Copy the text of every entry below word for word, leaving out the pictures.

(Captions from web pages)
• • •

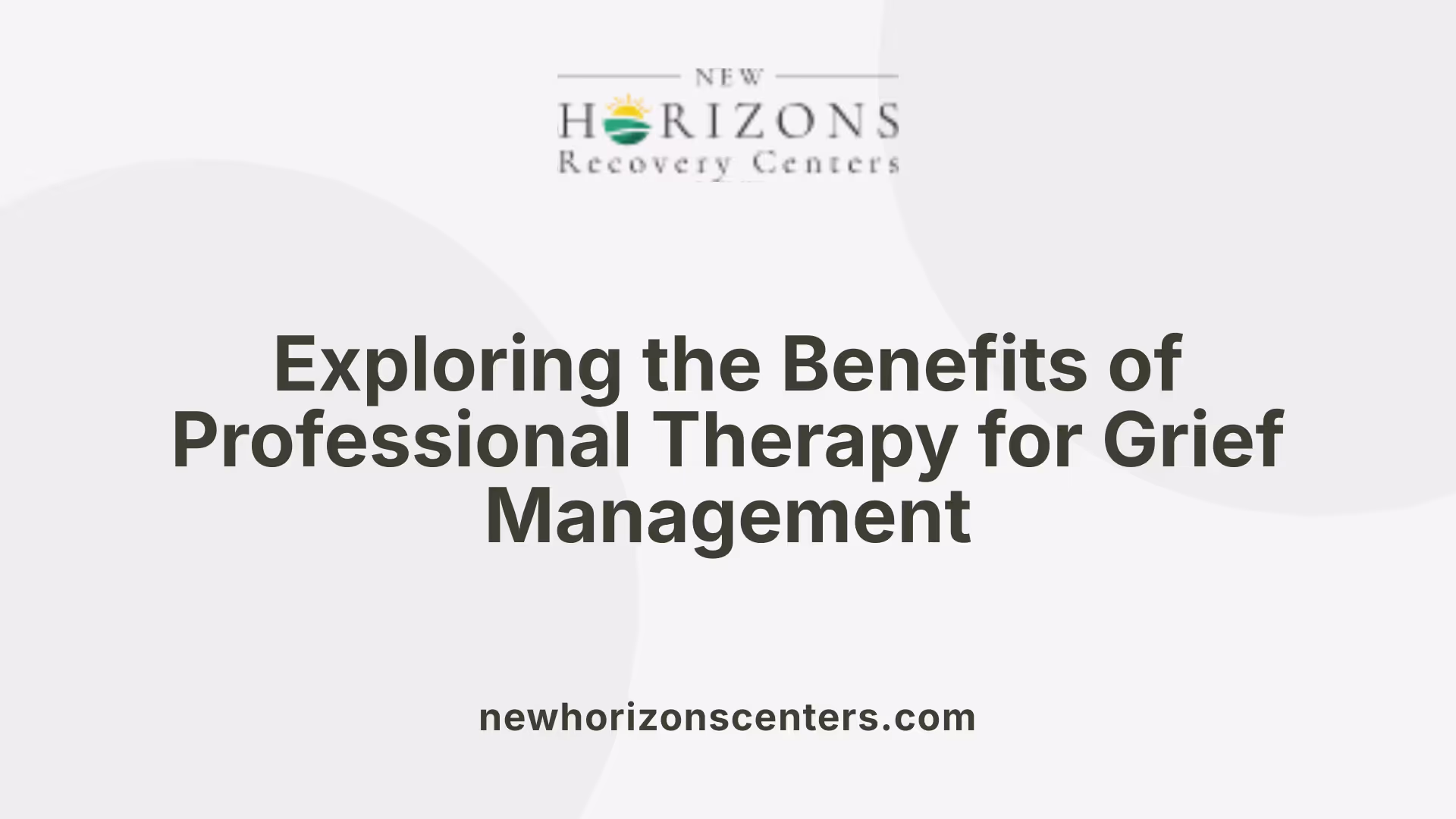 Exploring the Benefits of Professional Therapy for Grief Management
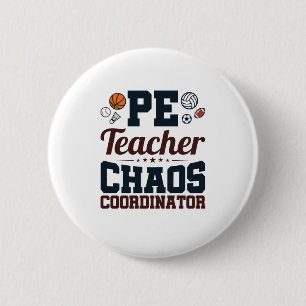 Badge Rond 5 Cm Coordinateur PE Teacher Chaos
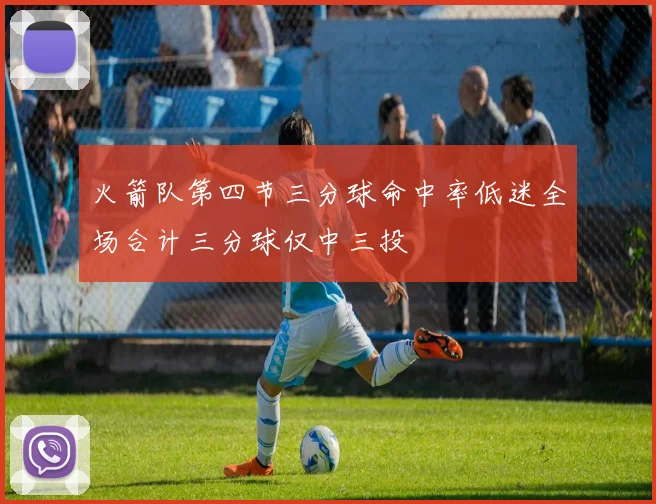 火箭队第四节三分球命中率低迷全场合计三分球仅中三投
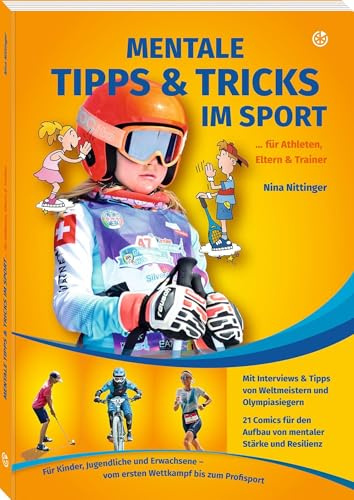 Mentale Tipps & Tricks im Sport: Für Athleten, Eltern und Trainer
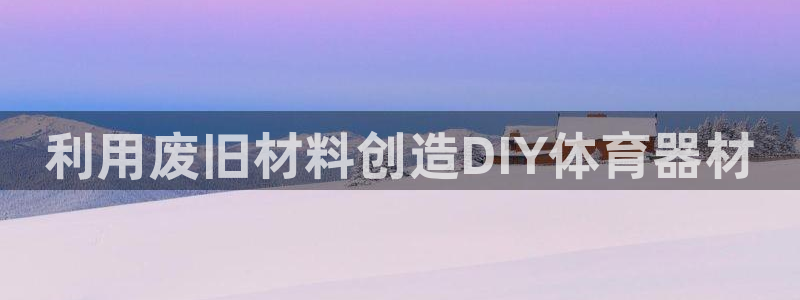 耀世盛启什么意思：利用废旧材料创造DIY体育器材
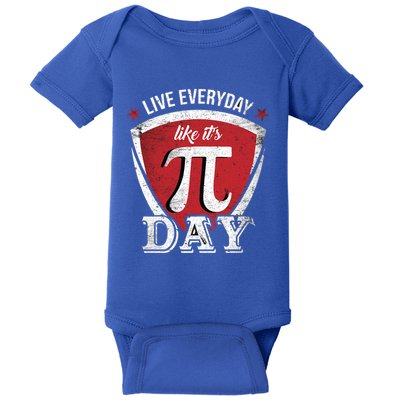 Live Every Day Like It's Pi Day Gift Baby Bodysuit
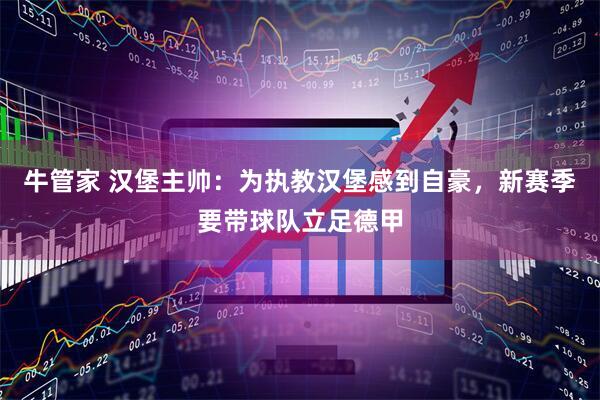 牛管家 汉堡主帅：为执教汉堡感到自豪，新赛季要带球队立足德甲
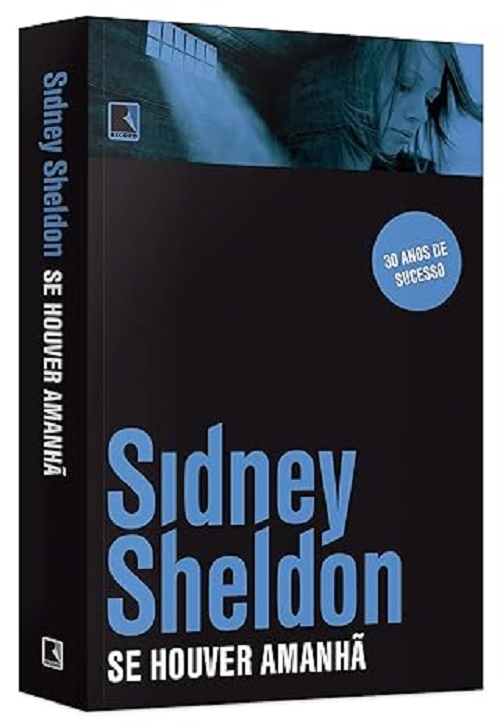 Se houver amanhã – Sidney Sheldon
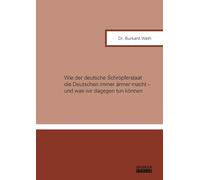 Wie der deutsche Schröpferstaat die Deutschen immer ärmer macht - und was wir dagegen tun können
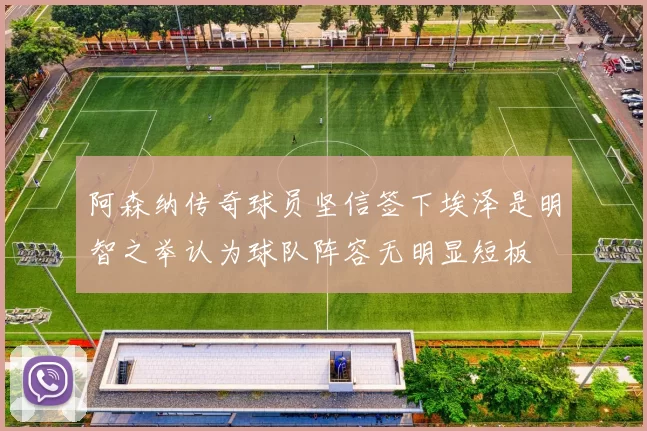 阿森纳传奇球员坚信签下埃泽是明智之举认为球队阵容无明显短板
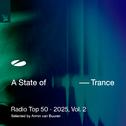 A State of Trance Radio Top 50 - 2025, Vol. 2 (Selected by Armin van Buuren)专辑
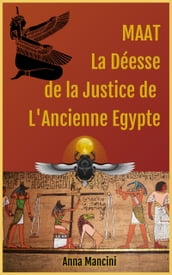 Maat, La Deesse de la Justice de L Ancienne Egypte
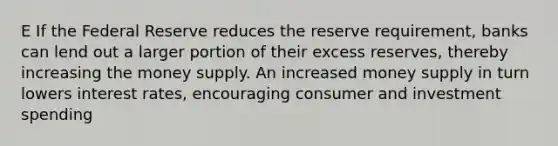 E If the Federal Reserve reduces the reserve requirement, banks can lend out a larger portion of their excess reserves, thereby increasing the money supply. An increased money supply in turn lowers interest rates, encouraging consumer and investment spending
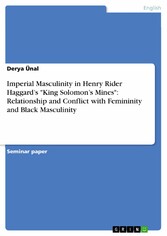 Imperial Masculinity in Henry Rider Haggard's 'King Solomon's Mines': Relationship and Conflict with Femininity and Black Masculinity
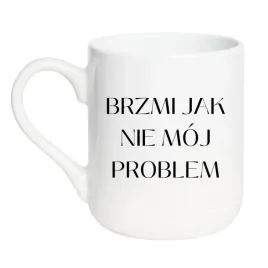 kubek-brzmi-jak-nie-moj-problem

• • •

#### RESPONSE:
 Exploring the Benefits of Professional Therapy for Grief Management
 Badge Rond 5 Cm Coordinateur PE Teacher Chaos
 火箭队第四节三分球命中率低迷全场合计三分球仅中三投
 Mentale Tipps & Tricks im Sport: Für Athleten, Eltern und Trainer
 耀世盛启什么意思：利用废旧材料创造DIY体育器材
 Live Every Day Like It's Pi Day Gift Baby Bodysuit
 牛管家 汉堡主帅：为执教汉堡感到自豪，新赛季要带球队立足德甲
 Se houver amanhã – Sidney Sheldon
 Wie der deutsche Schröpferstaat die Deutschen immer ärmer macht - und was wir dagegen tun können
 阿森纳传奇球员坚信签下埃泽是明智之举认为球队阵容无明显短板
 A State of Trance Radio Top 50 - 2025, Vol. 2 (Selected by Armin van Buuren)专辑
 Maat, La Deesse de la Justice de L Ancienne Egypte
 E If the Federal Reserve reduces the reserve requirement, banks can lend out a larger portion of their excess reserves, thereby increasing the money supply. An increased money supply in turn lowers interest rates, encouraging consumer and investment spending
 Imperial Masculinity in Henry Rider Haggard's 'King Solomon's Mines': Relationship and Conflict with Femininity and Black Masculinity
 kubek-brzmi-jak-nie-moj-problem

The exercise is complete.